--- start RECORDS FOR THE TASK ---

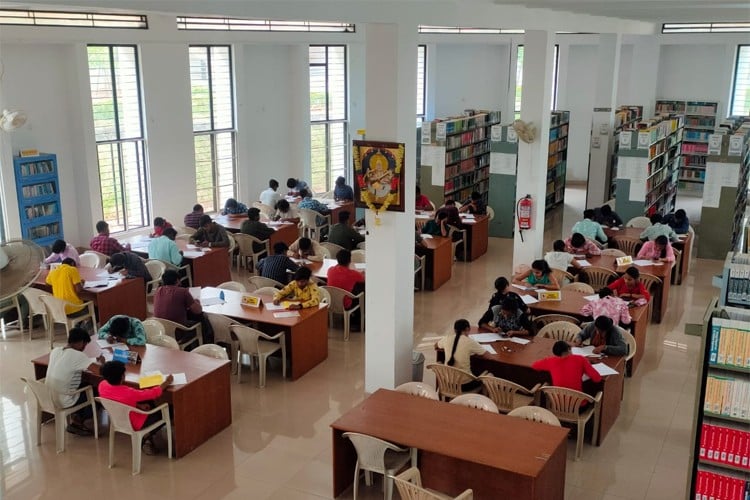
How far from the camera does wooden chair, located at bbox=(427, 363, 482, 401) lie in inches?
265

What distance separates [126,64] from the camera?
512 inches

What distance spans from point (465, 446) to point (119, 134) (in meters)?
9.94

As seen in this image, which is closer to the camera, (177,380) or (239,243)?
(177,380)

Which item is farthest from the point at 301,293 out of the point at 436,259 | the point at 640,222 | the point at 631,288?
the point at 640,222

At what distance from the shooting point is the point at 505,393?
6547 millimetres

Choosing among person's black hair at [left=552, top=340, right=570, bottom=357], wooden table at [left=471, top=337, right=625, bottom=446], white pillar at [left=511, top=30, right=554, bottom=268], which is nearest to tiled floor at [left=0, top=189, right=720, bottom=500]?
wooden table at [left=471, top=337, right=625, bottom=446]

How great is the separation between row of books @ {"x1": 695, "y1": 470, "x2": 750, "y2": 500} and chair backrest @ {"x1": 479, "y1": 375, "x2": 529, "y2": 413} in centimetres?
179

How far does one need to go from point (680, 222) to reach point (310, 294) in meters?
6.28

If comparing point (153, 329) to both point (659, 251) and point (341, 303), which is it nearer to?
point (341, 303)

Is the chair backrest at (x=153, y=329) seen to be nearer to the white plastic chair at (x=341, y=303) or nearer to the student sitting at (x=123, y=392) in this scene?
the student sitting at (x=123, y=392)

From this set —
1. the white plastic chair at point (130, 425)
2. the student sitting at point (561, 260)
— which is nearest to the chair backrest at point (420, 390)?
the white plastic chair at point (130, 425)

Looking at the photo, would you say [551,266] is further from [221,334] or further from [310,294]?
[221,334]

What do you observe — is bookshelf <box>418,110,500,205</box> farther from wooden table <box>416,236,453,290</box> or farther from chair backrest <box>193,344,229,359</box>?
chair backrest <box>193,344,229,359</box>

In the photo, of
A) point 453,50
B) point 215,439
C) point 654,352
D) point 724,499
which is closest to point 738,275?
point 724,499
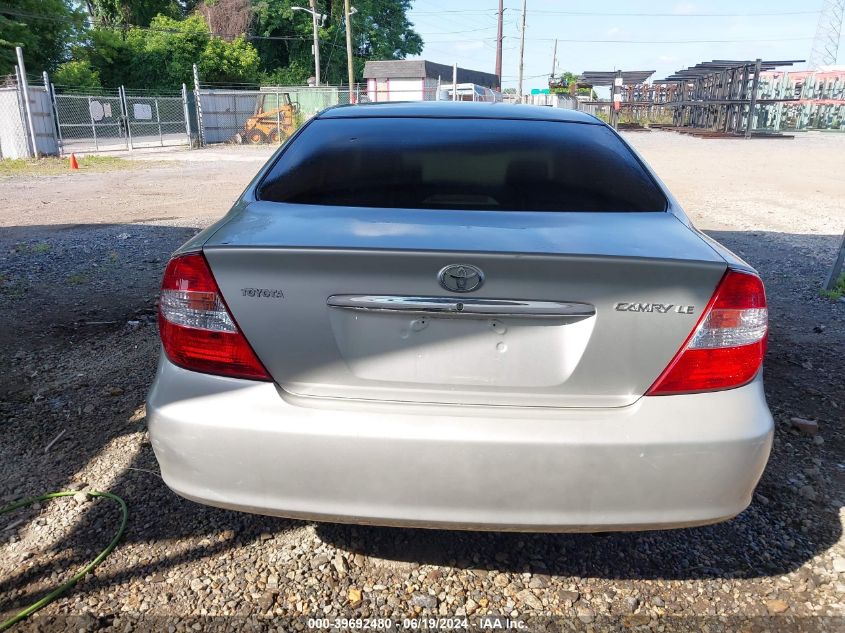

--- end RECORDS FOR THE TASK ---

--- TASK STATEMENT ---
Can you copy every one of the lines above word for word, leaving the pictures out?

--- TASK RESPONSE ---
How far from the camera does wooden chair, located at bbox=(427, 363, 482, 401) lie in inches?
265

What distance separates [126,64] from the camera?
512 inches

What distance spans from point (465, 446) to point (119, 134) (in meters)?
9.94

As seen in this image, which is closer to the camera, (177,380) or (239,243)?
(177,380)

Which item is farthest from the point at 301,293 out of the point at 436,259 | the point at 640,222 | the point at 631,288?
the point at 640,222

At what distance from the shooting point is the point at 505,393?
6547 millimetres

Choosing among person's black hair at [left=552, top=340, right=570, bottom=357], wooden table at [left=471, top=337, right=625, bottom=446], white pillar at [left=511, top=30, right=554, bottom=268], which is nearest to tiled floor at [left=0, top=189, right=720, bottom=500]?
wooden table at [left=471, top=337, right=625, bottom=446]

How great is the separation between row of books @ {"x1": 695, "y1": 470, "x2": 750, "y2": 500} and chair backrest @ {"x1": 479, "y1": 375, "x2": 529, "y2": 413} in centimetres?
179

How far does one need to go from point (680, 222) to reach point (310, 294) in meters?
6.28

If comparing point (153, 329) to both point (659, 251) and point (341, 303), which is it nearer to?
point (341, 303)

Is the chair backrest at (x=153, y=329) seen to be nearer to the white plastic chair at (x=341, y=303) or nearer to the student sitting at (x=123, y=392) in this scene?
the student sitting at (x=123, y=392)

From this set —
1. the white plastic chair at point (130, 425)
2. the student sitting at point (561, 260)
— which is nearest to the chair backrest at point (420, 390)?
the white plastic chair at point (130, 425)

Looking at the photo, would you say [551,266] is further from [221,334] or further from [310,294]?
[221,334]

What do you observe — is bookshelf <box>418,110,500,205</box> farther from wooden table <box>416,236,453,290</box> or farther from chair backrest <box>193,344,229,359</box>?
chair backrest <box>193,344,229,359</box>

In the photo, of
A) point 453,50
B) point 215,439
C) point 654,352
D) point 724,499
which is closest to point 738,275?
point 724,499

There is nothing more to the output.